■ Tasks to complete:
1. In the article on BMI and blood pressure treatment, do these statements agree with the text? Answer yes or no for each, and quote the exact words that decide it. (a) Diuretic drugs significantly raise the risk of cardiovascular events in non-obese people. (b) Calcium channel blockers work less well in lean individuals. (c) Michael Weber led the research.
2. Render this sentence from the article on BMI and blood pressure treatment in Spanish: "Calcium channel blockers, meanwhile, work equally well in people in all weight groups, including lean individuals."
3. Resume the article on BMI and blood pressure treatment right after its last sentence, and keep writing it.

■ Source text:
BEGIN
BMI may influence which blood pressure treatments work best

According to new research published Online First in The Lancet, body mass index (BMI) may influence which blood pressure medications work best at reducing the major complications of high blood pressure (strokes, heart attacks, and death). The findings suggest that diuretic drugs seem to be a reasonable choice for obese patients, but significantly increase the risk of cardiovascular events in non-obese individuals. Calcium channel blockers, meanwhile, work equally well in people in all weight groups, including lean individuals.

“These findings could change the way high blood pressure (hypertension) is treated and should be of practical help to clinicians in selecting the type of combination treatment most likely to benefit individual patients”, says Michael Weber from the State University of New York’s Downstate Medical Center who led the research. “Importantly, they suggest that hypertension in obese and lean patients is probably mediated by different forms of underlying disease processes.”

Weber and colleagues conducted a subanalysis of the international ACCOMPLISH trial that compared the impact of two single-pill drug combinations—benazepril (ACE inhibitor) plus the diuretic hydrochlorothiazide, and benazepril plus amlodipine (calcium channel blocker)— on the long-term health of people with high blood pressure at high risk of heart disease.
END
Collected data entries:
BEGIN
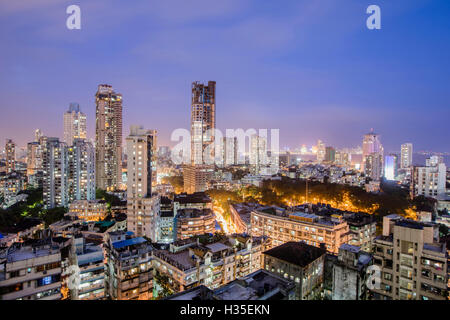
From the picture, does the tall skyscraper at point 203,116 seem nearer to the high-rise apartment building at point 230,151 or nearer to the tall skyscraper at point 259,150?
the tall skyscraper at point 259,150

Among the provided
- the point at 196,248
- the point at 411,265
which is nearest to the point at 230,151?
the point at 196,248

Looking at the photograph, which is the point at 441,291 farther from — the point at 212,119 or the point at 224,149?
the point at 224,149

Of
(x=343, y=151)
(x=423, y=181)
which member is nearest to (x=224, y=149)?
(x=343, y=151)

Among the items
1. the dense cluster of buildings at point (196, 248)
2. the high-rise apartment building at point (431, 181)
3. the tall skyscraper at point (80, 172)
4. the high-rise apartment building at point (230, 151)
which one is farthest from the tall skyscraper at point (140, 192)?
the high-rise apartment building at point (230, 151)

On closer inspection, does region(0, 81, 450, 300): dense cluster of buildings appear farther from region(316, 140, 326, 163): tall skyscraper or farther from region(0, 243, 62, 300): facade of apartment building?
region(316, 140, 326, 163): tall skyscraper

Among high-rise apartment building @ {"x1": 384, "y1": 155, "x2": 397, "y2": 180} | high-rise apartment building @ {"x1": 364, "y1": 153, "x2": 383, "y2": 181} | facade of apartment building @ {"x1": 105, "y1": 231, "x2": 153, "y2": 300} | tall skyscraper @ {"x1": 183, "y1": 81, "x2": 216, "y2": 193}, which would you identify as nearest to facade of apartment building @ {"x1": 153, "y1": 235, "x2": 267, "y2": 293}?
facade of apartment building @ {"x1": 105, "y1": 231, "x2": 153, "y2": 300}
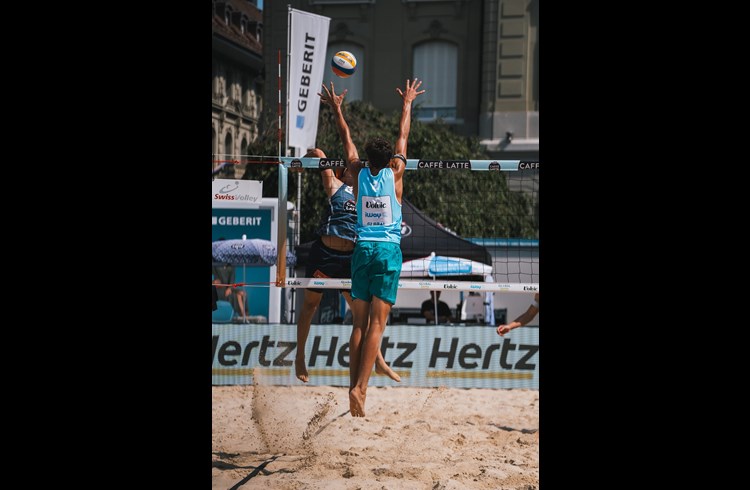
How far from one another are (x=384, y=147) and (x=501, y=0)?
16.6 m

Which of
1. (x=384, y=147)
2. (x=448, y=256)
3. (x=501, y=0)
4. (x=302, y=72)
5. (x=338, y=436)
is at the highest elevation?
(x=501, y=0)

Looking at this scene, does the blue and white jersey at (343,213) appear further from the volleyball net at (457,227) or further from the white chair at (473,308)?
the white chair at (473,308)

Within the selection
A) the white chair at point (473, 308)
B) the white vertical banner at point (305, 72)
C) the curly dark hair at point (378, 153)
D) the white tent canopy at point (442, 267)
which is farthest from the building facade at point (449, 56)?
the curly dark hair at point (378, 153)

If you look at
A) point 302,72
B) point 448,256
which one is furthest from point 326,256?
point 448,256

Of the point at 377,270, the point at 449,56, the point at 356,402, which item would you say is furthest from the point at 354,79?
the point at 356,402

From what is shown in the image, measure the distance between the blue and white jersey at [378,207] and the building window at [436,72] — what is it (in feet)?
53.7

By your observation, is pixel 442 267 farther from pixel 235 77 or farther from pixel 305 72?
pixel 235 77

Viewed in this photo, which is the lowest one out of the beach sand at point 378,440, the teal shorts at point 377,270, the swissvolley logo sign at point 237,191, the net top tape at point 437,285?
the beach sand at point 378,440

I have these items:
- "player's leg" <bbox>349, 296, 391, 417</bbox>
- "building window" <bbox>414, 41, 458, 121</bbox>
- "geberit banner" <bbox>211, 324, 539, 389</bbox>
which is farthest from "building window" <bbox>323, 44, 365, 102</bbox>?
"player's leg" <bbox>349, 296, 391, 417</bbox>

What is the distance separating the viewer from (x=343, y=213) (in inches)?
265

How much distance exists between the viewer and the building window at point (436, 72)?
2216 cm

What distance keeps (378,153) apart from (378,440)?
9.68ft

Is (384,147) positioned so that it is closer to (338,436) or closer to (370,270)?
(370,270)

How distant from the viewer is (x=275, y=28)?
21328 mm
END
■ Task answers:
1.
(a) Yes: "significantly increase the risk of cardiovascular events in non-obese individuals"
(b) No: "work equally well in people in all weight groups, including lean individuals"
(c) Yes: "says Michael Weber from the State University of New York’s Downstate Medical Center who led the research"

2. Los bloqueadores de los canales de calcio, por su parte, funcionan igual de bien en personas de todos los grupos de peso, incluidas las personas delgadas.

3.
The researchers grouped 11482 participants according to three body mass index categories (normal weight, overweight, and obese) to assess the effects of body mass index and different treatment regimens on heart-related events (cardiovascular deaths, hearts attacks, and strokes).

The analysis showed that in people assigned to the diuretic combination a normal BMI was associated with significantly worse outcomes—a 68% higher event rate—than a high BMI.

In contrast, the benazepril and amlodipine combination was equally effective across all weight categories. What is more, compared with the diuretic regimen, the combination of benazepril and amlodipine significantly reduced heart-related events in normal weight (difference 43%) and overweight (24%) individuals.

Both treatments worked as well in obese people, with no major difference in outcomes recorded between the two regimens.

Weber speculates that, “Higher cardiovascular event rates in lean patients reported in hypertension clinical trials might have reflected the types of antihypertensive treatments that were used.  Diuretic-based regimens seem to be a reasonable choice in obese patients in whom excess volume provides a rationale for this type of treatment, but thiazides are clearly less protective against cardiovascular events in patients who are lean.”

However, he cautions, “Our observations might not be fully generalisable to all types of treatments…since they were driven predominantly by findings in one (the diuretic-based) of our two treatment groups.”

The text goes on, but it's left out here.